PERSONALIZE, PRIVATIZE AND PROTECT: THE THREE Ps OF DATA PRIVACY (By- Navya Shukla)

PERSONALIZE, PRIVATIZE, AND PROTECT: THE THREE P'S OF DATA PRIVACY
Authored By- Navya Shukla
 

Abstract
 
The internet has created entirely new markets for the collecting, organising, and processing of personal data, either directly or as a vital component of many business models. India currently lacks explicit data protection or privacy legislation. However, the relevant data protection laws in India are the Information Technology Act, 2000 (“IT Act, 2000”) and the Indian Contract Act, 1872. A Committee of Experts was formed to examine various aspects of data protection, the work of the Committee resulted in the creation of the first draft of the Personal Data Protection Bill in 2018. Consequently, the report of the Joint Parliamentary Committee on the proposed data protection law has given the Data Protection Bill of 2021 a new tone and tenure. The author through this article aims to analyse the elements of data privacy in Indian legislation essentially focusing on the PDP Bill and whether the laws adequately promote the utilities of the internet.
 
 
I.                 Introduction
In the well-known case of Justice K.S. Puttaswamy v Union of India[1], the Supreme Court issued a unanimous decision affirming that the right to privacy is a fundamental right guaranteed by the Indian Constitution. The Hon'ble Court also advised the Central Government to draw up a concrete data protection law for the country that protects the interests of the individuals as well as of the state while encouraging technological innovation and entrepreneurship. The Court reasoned that because there is no effective data protection law in place, determining what rights citizens possess is difficult, rendering the fundamental right to privacy practically useless.
Indian legislators were jolted awake by the Supreme Court's recognition of the right to privacy as a basic right under Article 21 of the Indian Constitution, and felt compelled to craft the necessary laws. Indian WhatsApp users are outraged by WhatsApp's most recent privacy policy amendment, which has exposed flaws in Indian data protection legislation. The bill in question is based on the General Data Protection Regulation[2] (“GDPR”) of the European Union, and it aims to protect individuals’ personal data, which is regularly acquired by digital media for a variety of reasons. A layman may be unaware of how far his or her data has travelled and who has access to it in such instances.[3]

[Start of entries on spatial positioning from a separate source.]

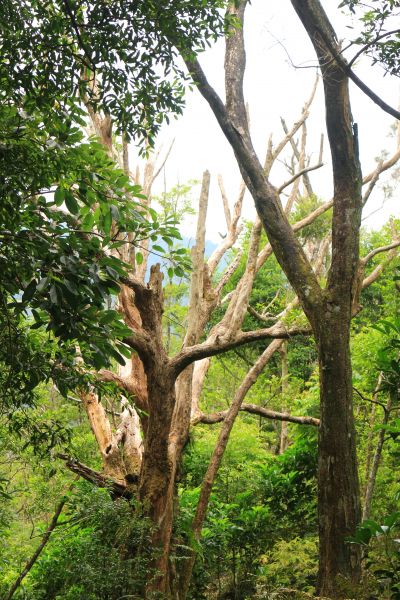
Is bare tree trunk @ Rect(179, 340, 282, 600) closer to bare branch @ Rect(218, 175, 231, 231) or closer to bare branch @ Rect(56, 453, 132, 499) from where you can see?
bare branch @ Rect(56, 453, 132, 499)

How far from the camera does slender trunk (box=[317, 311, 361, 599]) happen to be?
4387 millimetres

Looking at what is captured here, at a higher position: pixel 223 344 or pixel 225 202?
pixel 225 202

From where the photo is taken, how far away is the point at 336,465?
4598 millimetres

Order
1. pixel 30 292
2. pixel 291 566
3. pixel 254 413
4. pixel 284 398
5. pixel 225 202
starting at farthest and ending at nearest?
pixel 284 398 → pixel 225 202 → pixel 254 413 → pixel 291 566 → pixel 30 292

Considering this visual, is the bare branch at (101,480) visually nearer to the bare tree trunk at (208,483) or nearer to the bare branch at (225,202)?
the bare tree trunk at (208,483)

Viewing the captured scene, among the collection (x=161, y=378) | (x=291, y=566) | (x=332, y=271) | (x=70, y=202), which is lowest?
(x=291, y=566)

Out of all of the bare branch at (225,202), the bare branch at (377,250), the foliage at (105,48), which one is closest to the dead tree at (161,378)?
the bare branch at (377,250)

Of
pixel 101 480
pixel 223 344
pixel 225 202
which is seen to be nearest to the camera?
pixel 223 344

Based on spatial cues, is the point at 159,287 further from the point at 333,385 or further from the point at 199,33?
the point at 199,33

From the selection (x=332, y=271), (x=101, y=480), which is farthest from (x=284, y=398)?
(x=332, y=271)

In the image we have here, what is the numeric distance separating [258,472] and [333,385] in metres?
3.52

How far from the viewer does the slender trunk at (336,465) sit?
4.39m

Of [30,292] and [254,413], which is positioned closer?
[30,292]

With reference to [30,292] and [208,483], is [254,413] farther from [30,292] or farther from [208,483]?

As previously noted, the IT Act, 2000[4] now oversees data privacy and protection in India, and an entity can be held accountable for the unauthorised use of an individual's data or personal information, as well as any negligent act using such information. However, one of the legislation’s flaws is that the scope and meaning of “sensitive personal information” are limited, and the legislation’s restrictions do not apply to government agencies that use residents’ data.[5] Individual ownership over their data, the ability to track who collects their data, where it is held, how it is used, and what recourse they have if their data is misused are all principles that make up a good data protection strategy. There have been far too many instances where personal information, whether anonymized or not, has been used with malicious intent.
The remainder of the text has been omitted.